Kim’s aunt, uncle are North’s power couple
Jang, 65, husband of late leader Kim Jong-il’s beloved younger sister Kim Kyong-hui, was photographed at the Kumsusan Memorial Palace paying respects to the late leader with his heir Sunday. He was dressed in a four-star general’s uniform instead of his usual business suit.
Jang was made a vice chairman of the National Defense Commission, the country’s top decision-making body, in June 2010, which was seen as a way of protecting Kim Jon-un from hostile forces. His wife was made a four-star general in September 2010 and also director for the light industry department of the Workers’ Party.
Kim Kyong-hui is considered the most trusted protector for her 20-something nephew. But she is also considered to be seriously ill.
In footage broadcast by the official Korean Central Television on Sunday Jang was seen standing next to Ri Yong-ho, chief of the general staff of the Korean People’s Army, who was left of Kim Jong-un.
His wife was seen in the front row of attendees at the event. On Dec. 20, when North Korea first showed the late leader’s body on his bier at the Kumsusan Mausoleum, she was in the second row of officials. Kim was the 15th person on the North’s national funeral committee list, which has provided a kind of map of Kim Jong-un’s inner circle.

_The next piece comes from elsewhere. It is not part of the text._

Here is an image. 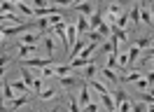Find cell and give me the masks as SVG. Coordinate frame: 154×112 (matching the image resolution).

But she was the fifth person to pay respects at Kim Jong-il’s coffin on Dec. 20 and 23.
Jang emerged as a key power broker when Kim Jong-il was felled by a stroke in August 2008. Both he and his wife took the opportunity to restrict access to the leader by other officials, according to analysts.
Jang also reportedly took care of the affairs of Kim’s oldest son Jong-nam, who fell out of favor after being caught trying to sneak into Japan to visit Disneyland in 2001, but encouraged Kim to select his youngest son Jong-un as his successor. After Kim recovered from the stroke, his sister Kim Kyong-hui accompanied him on most of his so-called “field guidance trips,” on which he would visit military installations, farms and factories.

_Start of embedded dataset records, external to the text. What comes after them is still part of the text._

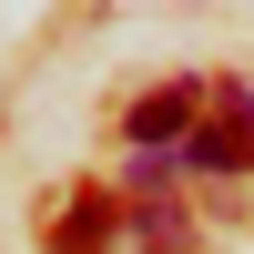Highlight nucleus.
Returning <instances> with one entry per match:
<instances>
[{
	"label": "nucleus",
	"instance_id": "nucleus-5",
	"mask_svg": "<svg viewBox=\"0 0 254 254\" xmlns=\"http://www.w3.org/2000/svg\"><path fill=\"white\" fill-rule=\"evenodd\" d=\"M132 254H142V244H132Z\"/></svg>",
	"mask_w": 254,
	"mask_h": 254
},
{
	"label": "nucleus",
	"instance_id": "nucleus-1",
	"mask_svg": "<svg viewBox=\"0 0 254 254\" xmlns=\"http://www.w3.org/2000/svg\"><path fill=\"white\" fill-rule=\"evenodd\" d=\"M214 112V81H163V92H142L132 112H122V142L132 153H183V132Z\"/></svg>",
	"mask_w": 254,
	"mask_h": 254
},
{
	"label": "nucleus",
	"instance_id": "nucleus-3",
	"mask_svg": "<svg viewBox=\"0 0 254 254\" xmlns=\"http://www.w3.org/2000/svg\"><path fill=\"white\" fill-rule=\"evenodd\" d=\"M112 234H122V203H112V193H71V203L51 214V254H102Z\"/></svg>",
	"mask_w": 254,
	"mask_h": 254
},
{
	"label": "nucleus",
	"instance_id": "nucleus-2",
	"mask_svg": "<svg viewBox=\"0 0 254 254\" xmlns=\"http://www.w3.org/2000/svg\"><path fill=\"white\" fill-rule=\"evenodd\" d=\"M173 163H183V173H254V142H244V122L214 102V112L183 132V153H173Z\"/></svg>",
	"mask_w": 254,
	"mask_h": 254
},
{
	"label": "nucleus",
	"instance_id": "nucleus-4",
	"mask_svg": "<svg viewBox=\"0 0 254 254\" xmlns=\"http://www.w3.org/2000/svg\"><path fill=\"white\" fill-rule=\"evenodd\" d=\"M214 102H224V112L244 122V142H254V81H214Z\"/></svg>",
	"mask_w": 254,
	"mask_h": 254
}]
</instances>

After Jong-un was secretly selected as heir apparent in January 2009, Jang was speedily promoted. He was made a member of the National Defense Commission at a parliamentary meeting three months later. And in June 2010, he was appointed a vice chairman of the powerful National Defense Commission.

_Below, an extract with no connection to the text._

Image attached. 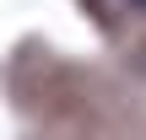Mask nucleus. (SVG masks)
<instances>
[{"label": "nucleus", "mask_w": 146, "mask_h": 140, "mask_svg": "<svg viewBox=\"0 0 146 140\" xmlns=\"http://www.w3.org/2000/svg\"><path fill=\"white\" fill-rule=\"evenodd\" d=\"M135 5H146V0H135Z\"/></svg>", "instance_id": "obj_1"}]
</instances>
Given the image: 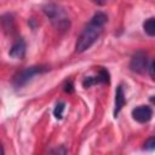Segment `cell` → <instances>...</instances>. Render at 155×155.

Some analysts say Kim Jong-un could have granted the military rank to Jang. “Kim Jong-un, whose succession is well on track, must have felt he would do something for his uncle, who helped him take control over the nation,” Jeong Seong-jang, a researcher at the Sejong Institute, said. “But it may be a stretch to say Jang will soon have all the power now that he has military rank.”
Analysts say that he may have more interest in liberalizing North Korea’s economy. In October 2002, at the heyday of South Korea’s “sunshine policy” toward the North, he was part of a delegation that spent nine days in Seoul observing its economy.
As first deputy director of the Workers’ Party’s Organization and Guidance Department, Jang visited the offices of Samsung Electronics, COEX Mall, local factories, rode the subways and even indulged himself at a “room salon,” or hostess bar. South Korean officials say Jang expressed a deep interest in the market economy. Sources say Jang asked the South Korean government to appoint former Daewoo Chairman Kim Woo-choong to be the director in charge of their special economic zone in Sinuiju.
Jang’s interest in the market economy and South Korea may have been too keen for Kim Jong-il. He was purged to lesser jobs in the countryside and disappeared from the official media in July 2003. He re-emerged in January 2006 as first deputy director for the Workers’ Party’s capital construction department.
Kim Kyong-hui was apparently loved by both her father, North Korean founder Kim Il Sung, and her brother Kim Jong-il. The younger Kim apparently thought her status as the founder’s daughter was significant, and gave her the four-star general rank in 2010 because he trusted her, after decades of struggle in the Kim dynasty, to protect his son. Her marriage with her husband isn’t particularly good, analysts say, but they support each other in the power struggles within the inner circle.